Louis Brion de la Tour (ca. 1743-1803) was a French geographer and demographer. Little is known about Louis’ early life, but some glimpses of his professional life survive. He did achieve the title of Ingénieur Géographe du Roi. Much of his work was done in partnership with Louis Charles Desnos, who was bookseller and geographical engineer for globes to the Danish Crown. He worked on the Indicateur fidèle ou guide des voyageurs, qui enseigne toutes les routes royales between 1762 and 1785. During his career he also worked on several atlases. By 1795, he had gained a pension from the National Assembly. Perhaps this pension was granted in part because his son, also Louis Brion de la Tour (1763-1823), was an engraver who made Revolutionary prints, as well as maps.
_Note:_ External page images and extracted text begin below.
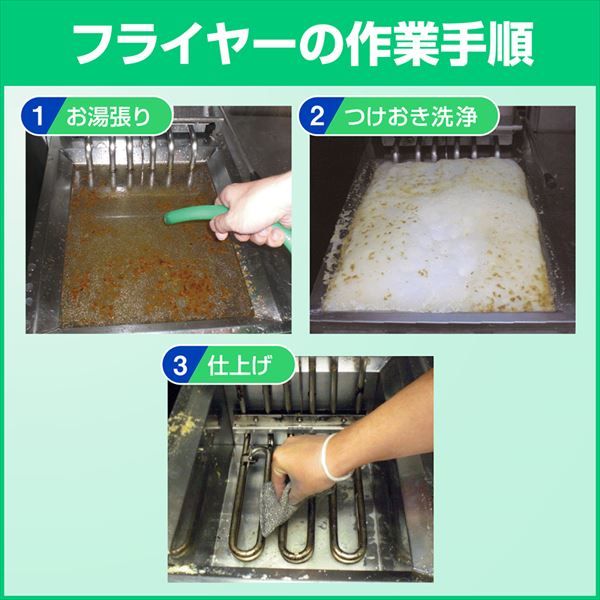 フライヤーの作業手順

1 お湯張り

2 つけおき洗浄

3 仕上げ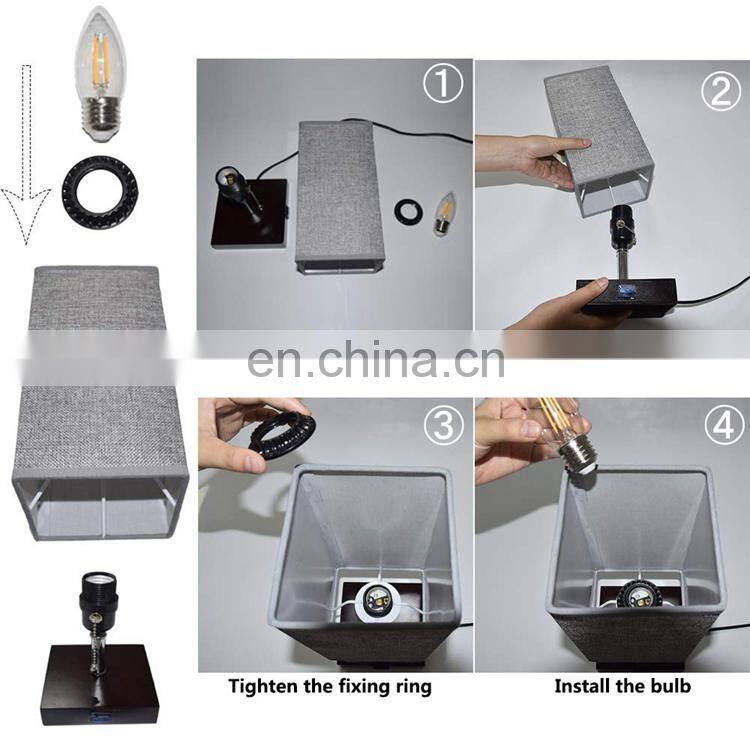 ①

②

en.china.cn

③

④

Tighten the fixing ring

Install the bulb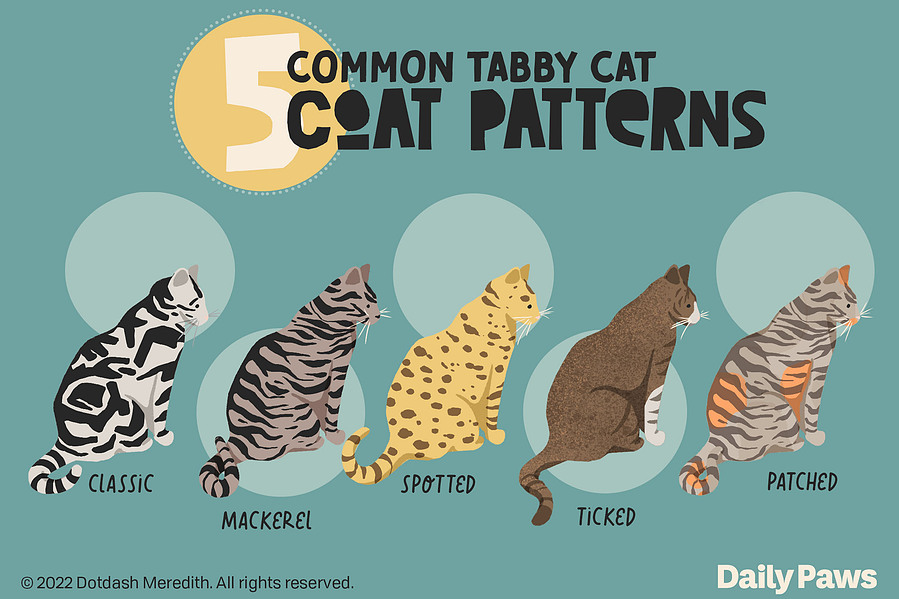 5 COMMON TABBY CAT COAT PATTERNS

CLASSIC

MACKEREL

SPOTTED

TICKED

PATCHED

© 2022 Dotdash Meredith. All rights reserved.

Daily Paws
Alexis-Hubert Jaillot (ca. 1632-1712) was one of the most important French cartographers of the seventeenth century. Jaillot traveled to Paris with his brother, Simon, in 1657, hoping to take advantage of Louis XIV's call to the artists and scientists of France to settle and work in Paris. Originally a sculptor, he married the daughter of Nicholas Berey, Jeanne Berey, in 1664, and went into partnership with Nicholas Sanson's sons. Beginning in 1669, he re-engraved and often enlarged many of Sanson's maps, filling in the gap left by the destruction of the Blaeu's printing establishment in 1672.